« Il y a des choses que nous voulons faire et qui sont probablement plus faciles en tant qu'entreprise privée », a déclaré OpenAI.

OpenAI a déposé une demande confidentielle pour devenir publique, mais a déclaré qu'il pourrait s'écouler un certain temps avant de cesser d'être une entreprise privée.

« Nous n'avons pas encore décidé du calendrier ; cela pourrait prendre un certain temps car il y a des choses que nous voulons faire et qui sont probablement plus faciles en tant qu'entreprise privée », a déclaré OpenAI dans une brève déclaration hier (8 juin). « Mais il s'agit d'un ensemble complexe de compromis et cela nous donne la possibilité de rendre publique la transaction plus tôt si cela s'avère être la meilleure solution. »

Les estimations de l'année dernière suggèrent qu'une introduction en bourse (IPO) pourrait valoriser le créateur de ChatGPT jusqu'à 1 000 milliards de dollars, dans le cadre de l'une des plus grandes cotations de l'histoire. À l’époque, la société devait lever au moins 60 milliards de dollars lors de son introduction en bourse.

Des rapports récents suggèrent que la société est également en pourparlers avec le gouvernement américain pour racheter certaines de ses actions une fois qu'elle sera introduite en bourse.

L'annonce de l'introduction en bourse intervient quelques jours seulement après qu'Anthropic, le rival le plus féroce de la société d'IA de 852 milliards de dollars, a également déposé une demande d'introduction en bourse.

Pendant ce temps, la lutte acharnée pour la plus grande augmentation d'introduction en bourse appartient actuellement à SpaceX d'Elon Musk, qui devrait lever un objectif de 75 milliards de dollars lors de sa cotation. La société mère X et xAI a déposé une demande d’introduction en bourse le mois dernier.

Anthropic – actuellement plus valorisé qu'OpenAI avec une valorisation de 965 milliards de dollars – a empiété sur sa base de clients d'entreprise, avec des rapports du début de l'année révélant que le fabricant de Claude capturait une part importante des nouveaux clients d'IA d'entreprise via OpenAI.

En guise de contre-mesure, OpenAI travaillerait sur la plus grande refonte de ChatGPT depuis son lancement en 2022 afin de mieux concurrencer Anthropic, qui s'est concentré davantage sur ses activités d'entreprise.

Selon les rapports, la nouvelle « superapplication » de bureau se concentrera fortement sur l'outil de codage d'OpenAI, Codex, une décision qui reflète le déplacement des intérêts des chatbots IA vers les agents qui effectuent des tâches pour les utilisateurs.
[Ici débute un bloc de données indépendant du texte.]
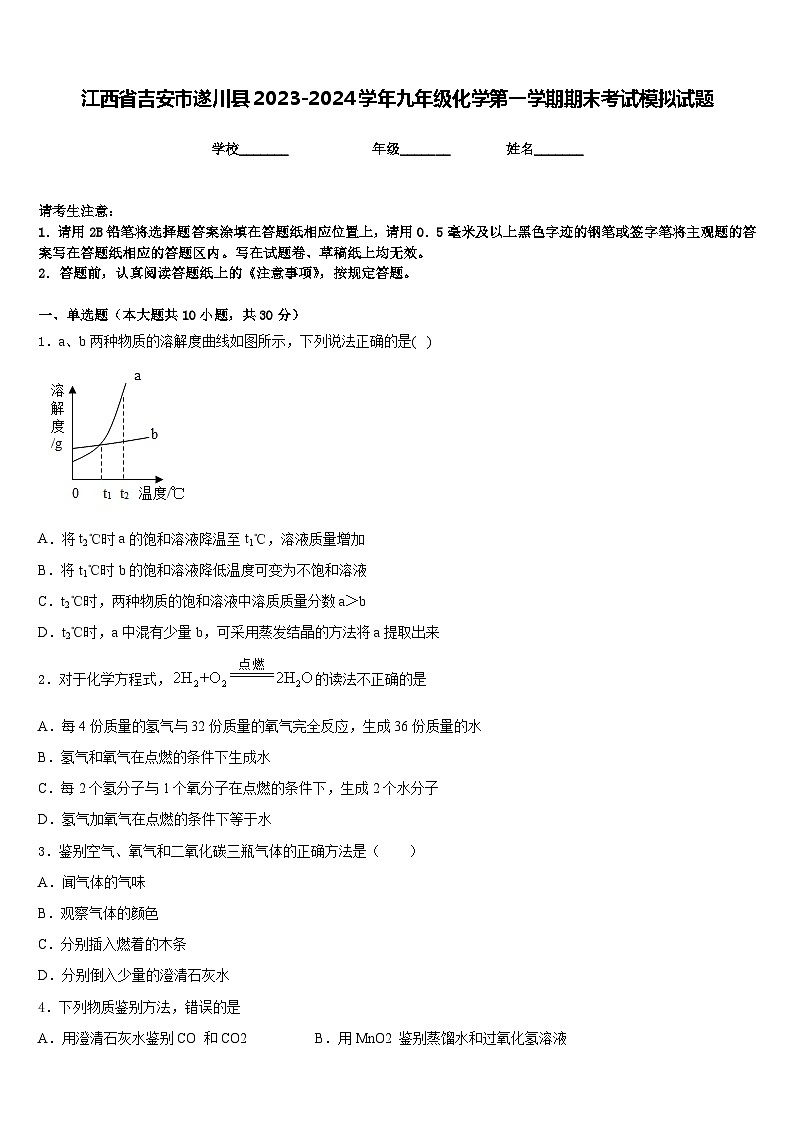 江西省吉安市遂川县2023-2024学年九年级化学第一学期期末考试模拟试题含答案第1页
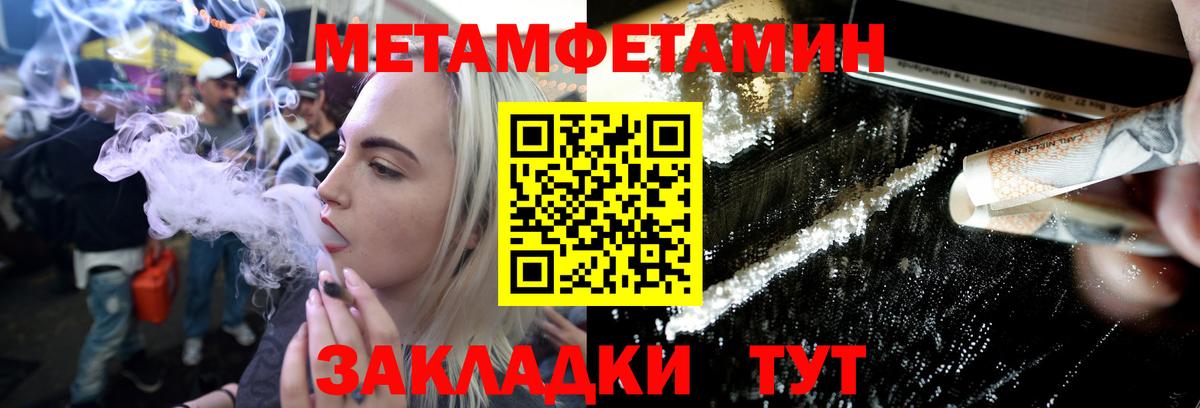 Кострома  Метамфетамин витя  Вход с VPN 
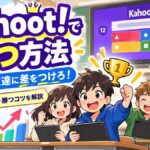 Kahoot!(カフート)で勝つ方法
L'application comporterait également l'intégration d'un chatbot, ainsi que le navigateur Atlas alimenté par l'IA.

Les dirigeants d'OpenAI considèrent ChatGPT comme un outil d'introduction pour encourager l'achat de produits à plus forte valeur ajoutée. Les changements devraient être déployés dans les semaines à venir.

La société a également embauché de grands noms pour développer sa « prochaine génération d’agents personnels », tout en fermant des entreprises moins rentables telles que son modèle de génération vidéo Sora.

La majorité des 1 milliard de clients ChatGPT actifs par mois d'OpenAI utilisent la version gratuite de l'outil. L'entreprise compte entre 5 et 9 millions d'utilisateurs professionnels, selon différents articles de blog sur son site Web, tandis que le Financial Times rapporte qu'elle compte 2 millions d'entreprises sous son aile et 5 millions d'utilisateurs actifs hebdomadaires du Codex.

L'entreprise s'attend à ce que les revenus de ses clients professionnels, qui représentent 40 % de son chiffre d'affaires total, atteignent 50 % d'ici la fin de l'année.

Pourtant, OpenAI est loin d’être rentable, avec un chiffre d’affaires d’environ 13 milliards de dollars l’année dernière et des dépenses prévues d’environ 600 milliards de dollars en capacité de calcul d’ici 2030.

Des sources ont déclaré à CNBC plus tôt cette année que la société prévoyait que son chiffre d'affaires total pour 2030 s'élèverait à plus de 280 milliards de dollars – environ 20 fois ses bénéfices de 2025 – avec des contributions presque égales de ses activités grand public et entreprises.